How to find all the strings in a long that are at most of n differentcharacters of a test string?

sln · Nov 21, 2008

Pilcrow said:
Pilcrow said:

Suppose I have a long string $a, and a test string $b.

I want to fine all the substrings in $a, whose length is the same as
$b with at most n mismatches.

For example, string 'abcdef' and string 'aacdxf' have two mismatches
at the 2nd character and the 5th character.

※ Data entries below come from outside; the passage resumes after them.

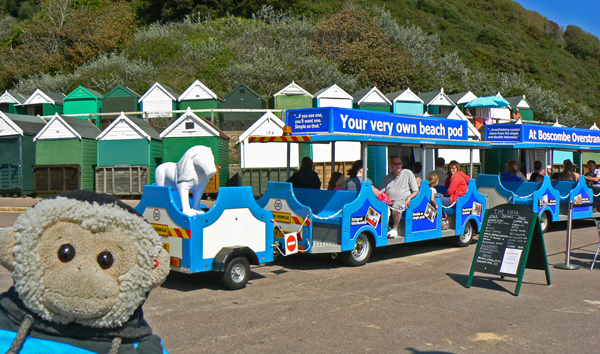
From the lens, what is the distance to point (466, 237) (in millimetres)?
11961

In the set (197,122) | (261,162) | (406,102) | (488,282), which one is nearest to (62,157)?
(197,122)

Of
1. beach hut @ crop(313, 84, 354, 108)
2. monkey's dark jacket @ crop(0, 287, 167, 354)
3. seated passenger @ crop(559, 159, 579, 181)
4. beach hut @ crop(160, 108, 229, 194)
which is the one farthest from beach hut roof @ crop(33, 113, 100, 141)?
monkey's dark jacket @ crop(0, 287, 167, 354)

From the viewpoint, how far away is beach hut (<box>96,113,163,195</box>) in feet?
69.6

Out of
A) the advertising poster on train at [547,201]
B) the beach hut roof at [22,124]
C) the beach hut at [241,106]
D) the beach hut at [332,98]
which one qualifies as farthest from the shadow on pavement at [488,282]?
the beach hut at [332,98]

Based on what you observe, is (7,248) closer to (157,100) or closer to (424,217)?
(424,217)

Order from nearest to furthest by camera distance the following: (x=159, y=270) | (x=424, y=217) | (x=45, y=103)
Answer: (x=159, y=270) < (x=424, y=217) < (x=45, y=103)

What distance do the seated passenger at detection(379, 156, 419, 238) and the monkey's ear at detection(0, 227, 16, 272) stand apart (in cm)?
866

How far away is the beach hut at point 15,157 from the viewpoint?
71.0 feet

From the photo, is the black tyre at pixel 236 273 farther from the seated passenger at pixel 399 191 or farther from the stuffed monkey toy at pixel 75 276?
the stuffed monkey toy at pixel 75 276

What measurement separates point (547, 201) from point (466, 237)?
320 cm

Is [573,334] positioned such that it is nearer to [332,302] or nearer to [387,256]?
[332,302]

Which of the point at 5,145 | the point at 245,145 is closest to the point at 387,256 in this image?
the point at 245,145

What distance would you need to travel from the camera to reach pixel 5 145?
21.8 meters

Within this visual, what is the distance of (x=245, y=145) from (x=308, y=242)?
1251 cm
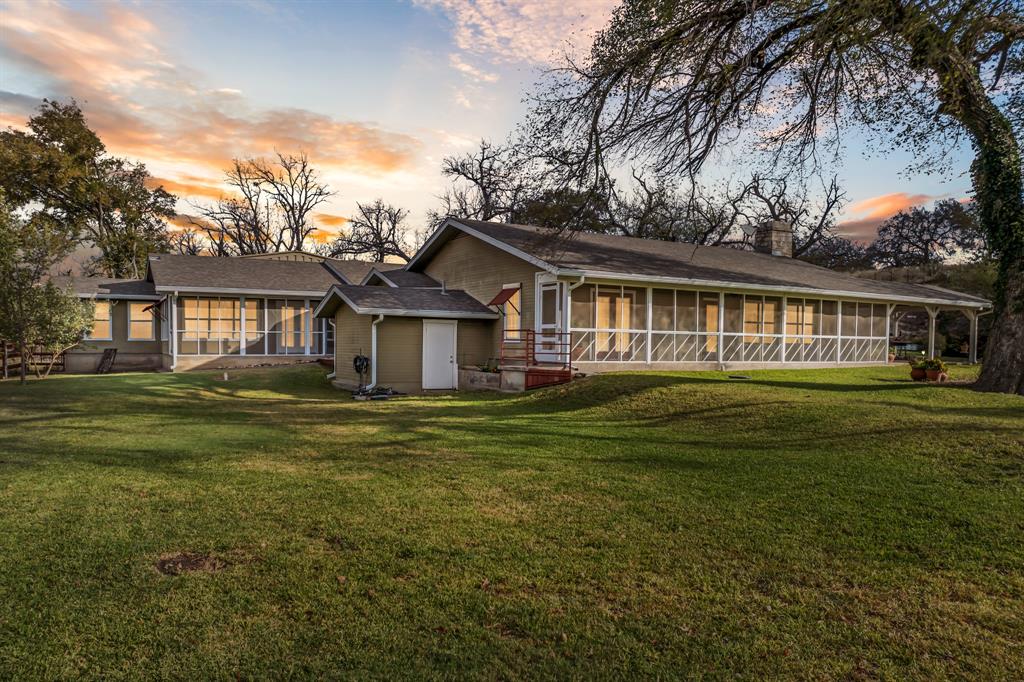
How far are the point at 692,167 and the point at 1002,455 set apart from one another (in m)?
7.25

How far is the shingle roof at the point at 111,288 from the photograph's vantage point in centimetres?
2514

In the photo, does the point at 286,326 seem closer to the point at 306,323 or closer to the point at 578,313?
the point at 306,323

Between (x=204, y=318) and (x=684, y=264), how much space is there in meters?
18.4

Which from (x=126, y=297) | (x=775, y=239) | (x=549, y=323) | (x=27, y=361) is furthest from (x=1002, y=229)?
(x=126, y=297)

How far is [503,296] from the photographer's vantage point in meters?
18.9

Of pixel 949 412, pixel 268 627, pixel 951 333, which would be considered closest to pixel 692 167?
pixel 949 412

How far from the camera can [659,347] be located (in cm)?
1889

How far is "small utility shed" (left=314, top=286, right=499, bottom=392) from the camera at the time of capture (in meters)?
17.8

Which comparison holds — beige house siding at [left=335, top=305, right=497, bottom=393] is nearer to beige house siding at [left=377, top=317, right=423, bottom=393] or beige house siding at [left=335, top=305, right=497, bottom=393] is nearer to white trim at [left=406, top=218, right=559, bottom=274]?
beige house siding at [left=377, top=317, right=423, bottom=393]

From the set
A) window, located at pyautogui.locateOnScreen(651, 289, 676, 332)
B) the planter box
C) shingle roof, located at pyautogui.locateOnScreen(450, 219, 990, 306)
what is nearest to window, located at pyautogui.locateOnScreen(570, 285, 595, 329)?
shingle roof, located at pyautogui.locateOnScreen(450, 219, 990, 306)

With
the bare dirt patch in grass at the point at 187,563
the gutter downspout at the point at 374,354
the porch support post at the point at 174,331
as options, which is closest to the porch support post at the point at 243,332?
the porch support post at the point at 174,331

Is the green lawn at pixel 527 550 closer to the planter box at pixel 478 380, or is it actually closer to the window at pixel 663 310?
the planter box at pixel 478 380

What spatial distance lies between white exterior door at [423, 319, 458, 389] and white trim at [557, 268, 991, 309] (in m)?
4.47

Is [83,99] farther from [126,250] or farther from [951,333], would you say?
[951,333]
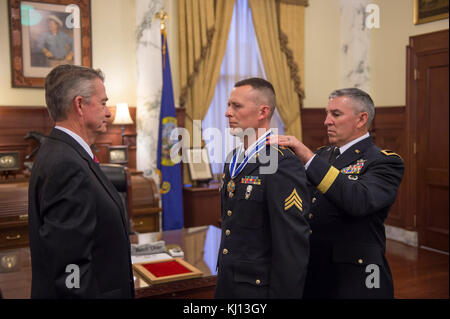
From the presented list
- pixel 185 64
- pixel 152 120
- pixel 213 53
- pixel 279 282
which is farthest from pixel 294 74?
pixel 279 282

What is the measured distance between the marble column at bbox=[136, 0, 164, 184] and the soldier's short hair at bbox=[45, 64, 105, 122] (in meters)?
3.99

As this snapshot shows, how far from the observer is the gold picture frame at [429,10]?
527 cm

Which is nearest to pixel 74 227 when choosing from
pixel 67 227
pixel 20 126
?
pixel 67 227

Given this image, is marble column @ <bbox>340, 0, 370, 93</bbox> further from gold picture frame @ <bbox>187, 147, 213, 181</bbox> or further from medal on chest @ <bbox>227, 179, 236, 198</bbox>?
medal on chest @ <bbox>227, 179, 236, 198</bbox>

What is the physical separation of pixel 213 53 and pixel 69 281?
511cm

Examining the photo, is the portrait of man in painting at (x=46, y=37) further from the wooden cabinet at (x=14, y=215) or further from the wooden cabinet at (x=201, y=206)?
the wooden cabinet at (x=201, y=206)

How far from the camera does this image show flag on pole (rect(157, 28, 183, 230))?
17.5 feet

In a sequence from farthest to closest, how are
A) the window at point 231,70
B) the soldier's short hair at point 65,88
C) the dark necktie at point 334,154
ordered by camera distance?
the window at point 231,70, the dark necktie at point 334,154, the soldier's short hair at point 65,88

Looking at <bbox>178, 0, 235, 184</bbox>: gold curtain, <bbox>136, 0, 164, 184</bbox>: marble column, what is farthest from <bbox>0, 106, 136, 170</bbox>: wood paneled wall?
<bbox>178, 0, 235, 184</bbox>: gold curtain

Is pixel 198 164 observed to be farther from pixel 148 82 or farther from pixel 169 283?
pixel 169 283

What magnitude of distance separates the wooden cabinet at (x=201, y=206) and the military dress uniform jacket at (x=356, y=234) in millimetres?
3685

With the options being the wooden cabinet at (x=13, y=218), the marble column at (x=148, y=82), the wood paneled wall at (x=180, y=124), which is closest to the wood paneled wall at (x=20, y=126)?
the wood paneled wall at (x=180, y=124)

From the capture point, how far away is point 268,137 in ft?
5.62

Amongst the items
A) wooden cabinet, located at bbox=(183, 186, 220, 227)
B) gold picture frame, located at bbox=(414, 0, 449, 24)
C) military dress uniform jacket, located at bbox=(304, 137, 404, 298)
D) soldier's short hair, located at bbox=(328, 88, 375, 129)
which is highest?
gold picture frame, located at bbox=(414, 0, 449, 24)
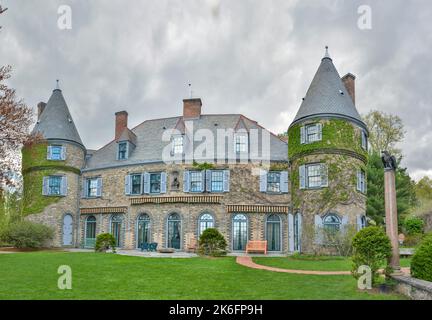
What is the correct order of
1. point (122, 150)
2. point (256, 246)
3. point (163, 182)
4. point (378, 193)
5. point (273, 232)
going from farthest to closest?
1. point (378, 193)
2. point (122, 150)
3. point (163, 182)
4. point (273, 232)
5. point (256, 246)

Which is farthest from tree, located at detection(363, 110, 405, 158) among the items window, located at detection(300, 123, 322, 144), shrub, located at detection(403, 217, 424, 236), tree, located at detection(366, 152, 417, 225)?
window, located at detection(300, 123, 322, 144)

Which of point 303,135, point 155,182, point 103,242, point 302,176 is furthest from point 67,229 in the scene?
point 303,135

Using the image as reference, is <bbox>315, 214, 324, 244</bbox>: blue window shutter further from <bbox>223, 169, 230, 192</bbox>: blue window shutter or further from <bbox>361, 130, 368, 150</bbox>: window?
<bbox>223, 169, 230, 192</bbox>: blue window shutter

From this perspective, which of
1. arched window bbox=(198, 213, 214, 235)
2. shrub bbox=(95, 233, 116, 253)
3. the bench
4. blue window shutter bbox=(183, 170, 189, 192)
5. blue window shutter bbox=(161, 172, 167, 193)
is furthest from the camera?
blue window shutter bbox=(161, 172, 167, 193)

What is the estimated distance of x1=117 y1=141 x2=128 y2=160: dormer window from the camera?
95.1ft

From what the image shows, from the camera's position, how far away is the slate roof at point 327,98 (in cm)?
2352

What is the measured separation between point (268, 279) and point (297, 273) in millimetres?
1987

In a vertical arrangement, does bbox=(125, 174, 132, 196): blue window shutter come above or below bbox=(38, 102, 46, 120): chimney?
below

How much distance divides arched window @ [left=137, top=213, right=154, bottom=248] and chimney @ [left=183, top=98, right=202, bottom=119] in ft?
27.3

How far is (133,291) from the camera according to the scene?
1021 cm

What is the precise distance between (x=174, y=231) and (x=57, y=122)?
40.4 ft

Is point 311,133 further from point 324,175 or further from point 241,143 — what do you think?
point 241,143

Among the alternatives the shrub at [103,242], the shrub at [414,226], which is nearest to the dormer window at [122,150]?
the shrub at [103,242]

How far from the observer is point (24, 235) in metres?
25.7
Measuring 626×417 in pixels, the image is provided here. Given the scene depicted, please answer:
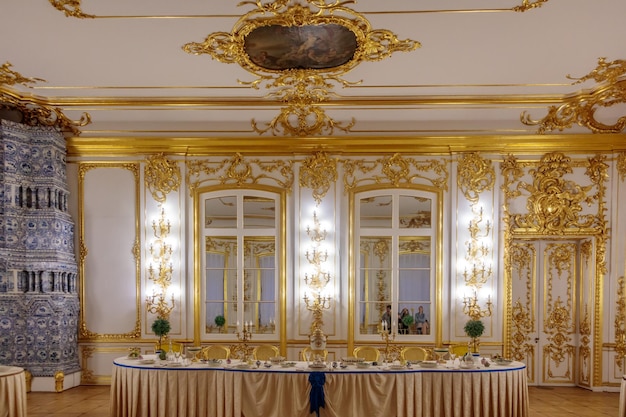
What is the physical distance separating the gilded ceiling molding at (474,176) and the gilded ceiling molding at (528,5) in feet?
12.0

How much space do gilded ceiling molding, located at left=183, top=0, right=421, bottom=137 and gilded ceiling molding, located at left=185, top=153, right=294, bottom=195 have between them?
1.32 m

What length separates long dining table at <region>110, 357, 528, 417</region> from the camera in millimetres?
6043

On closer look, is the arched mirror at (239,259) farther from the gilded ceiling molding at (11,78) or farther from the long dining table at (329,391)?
the gilded ceiling molding at (11,78)

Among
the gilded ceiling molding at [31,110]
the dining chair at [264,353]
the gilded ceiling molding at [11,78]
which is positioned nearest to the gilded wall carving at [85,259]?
the gilded ceiling molding at [31,110]

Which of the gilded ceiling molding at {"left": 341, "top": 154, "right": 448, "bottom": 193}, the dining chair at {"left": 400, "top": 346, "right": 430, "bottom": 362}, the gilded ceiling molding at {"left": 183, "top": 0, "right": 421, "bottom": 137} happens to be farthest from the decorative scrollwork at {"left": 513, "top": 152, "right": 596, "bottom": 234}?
the gilded ceiling molding at {"left": 183, "top": 0, "right": 421, "bottom": 137}

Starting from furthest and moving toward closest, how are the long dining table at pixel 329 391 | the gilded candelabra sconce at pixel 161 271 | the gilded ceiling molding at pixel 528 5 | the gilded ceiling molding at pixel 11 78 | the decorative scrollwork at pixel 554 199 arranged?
the gilded candelabra sconce at pixel 161 271 → the decorative scrollwork at pixel 554 199 → the gilded ceiling molding at pixel 11 78 → the long dining table at pixel 329 391 → the gilded ceiling molding at pixel 528 5

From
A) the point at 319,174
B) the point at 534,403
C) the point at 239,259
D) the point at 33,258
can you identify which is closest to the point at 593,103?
the point at 319,174

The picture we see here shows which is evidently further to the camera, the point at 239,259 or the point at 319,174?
the point at 239,259

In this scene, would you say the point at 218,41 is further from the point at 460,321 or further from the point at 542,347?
the point at 542,347

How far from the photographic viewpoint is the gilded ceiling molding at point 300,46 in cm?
553

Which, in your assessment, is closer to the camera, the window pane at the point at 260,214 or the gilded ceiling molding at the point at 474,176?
the gilded ceiling molding at the point at 474,176

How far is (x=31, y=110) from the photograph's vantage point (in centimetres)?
841

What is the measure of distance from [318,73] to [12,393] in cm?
524

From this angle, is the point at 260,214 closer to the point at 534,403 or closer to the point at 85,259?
the point at 85,259
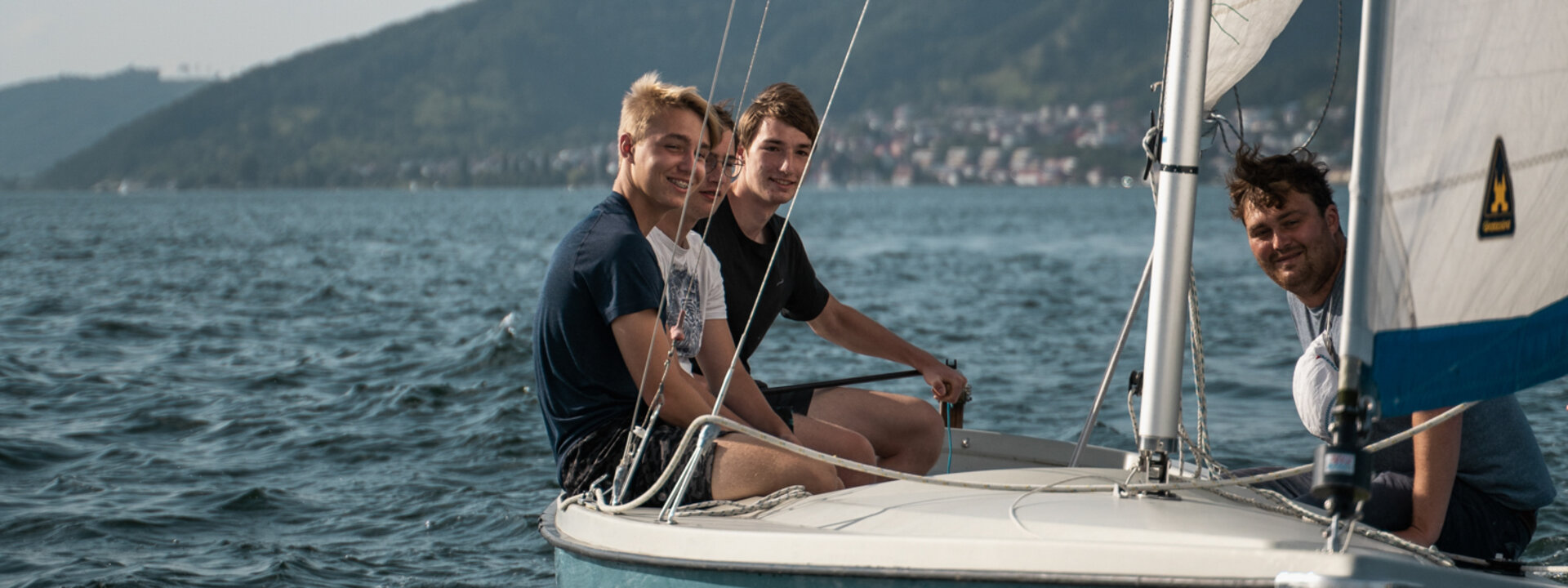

I'm wondering if this can be done easily in perl. Can I use regular
expression to solve this problem?

Not too hard the simple way.
-------------------------------------------------------------------
#!/usr/bin/perl
use strict; use warnings;

my $a =
"abcdefbacdefabbdefaaaaacdxfaaacdefcdefbacdefabbdefaaaaacdxfaaacdefaacdxfaacdfx";
my $b = "aacdxf";

my @a = split //,$a;
my @b = split //,$b;
my $limit = 2;
my $cnt;
my $lenb = length $b;
my @substrings = ();

print "\nmatching '$a' against '$b'\n";

OUTER:
for (my $i = 0; $i <= $#a-$lenb+1; $i++) {
$cnt = 0;
for (my $j = 0; $j <= $#b; $j++) {
$cnt++ unless $a[$i+$j] eq $b[$j];
next OUTER if $cnt > $limit;
}
my $sub = substr($a,$i,$lenb);
# push @substrings, $sub; # alternate output
print "match '$sub' at offset $i\n";
}

Click to expand...

Or more simpler as:

#!/usr/bin/perl
use strict;
use warnings;

my $a =
'abcdefbacdefabbdefaaaaacdxfaaacdefcdefbacdefabbdefaaaaacdxfaaacdefaacdxfaacdfx';
my $b = 'aacdxf';

my $limit = 2;
my $lenb = length $b;

print "\nmatching '$a' against '$b'\n";

while ( $a =~ /(?=(.{$lenb}))/sog ) {
next if ( $1 ^ $b ) =~ tr/\0//c > $limit;
print "match '$1' at offset $-[0]\n";
}

__END__

Click to expand...

Very elegant and fast, but you don't need all the modifiers /sog to the
regex, just /g will do.

Actually, he needs 'so' as well. If this is used in a multi-lined
way, the '.' needs the 's' modifier if it is possible a '\n' is encounterred
and could be part of the pattern.
The 'o' suggests to not recompile, which might happen, don't know, anything is
possible. By including both, no harm, ho foul.

sln

Peng Yu · Nov 21, 2008

It is a reference, concise and accurate (as much as possible), it is not
and never will be a tutorial.

Then you will have to look for a tutorial or dig down into those other
things. Very often it is not possible or not desirable to explain
something without making references to other concepts. And @- is
certainly not the right place to explain grouping in regular
expressions.

Thank you the example. I see what it means. In general, I think the
document can be made easier to read with more examples.

Click to expand...

But there are examples in that section:
<quote>
After a match against some variable $var:

"$`" is the same as "substr($var, 0, $-[0])"
"$&" is the same as "substr($var, $-[0], $+[0] - $-[0])"
"$'" is the same as "substr($var, $+[0])"
"$1" is the same as "substr($var, $-[1], $+[1] - $-[1])"
"$2" is the same as "substr($var, $-[2], $+[2] - $-[2])"
"$3" is the same as "substr $var, $-[3], $+[3] - $-[3])"
</quote>

I didn't understand the above examples because it refers to $-[0],
which was exactly what I wanted to understand.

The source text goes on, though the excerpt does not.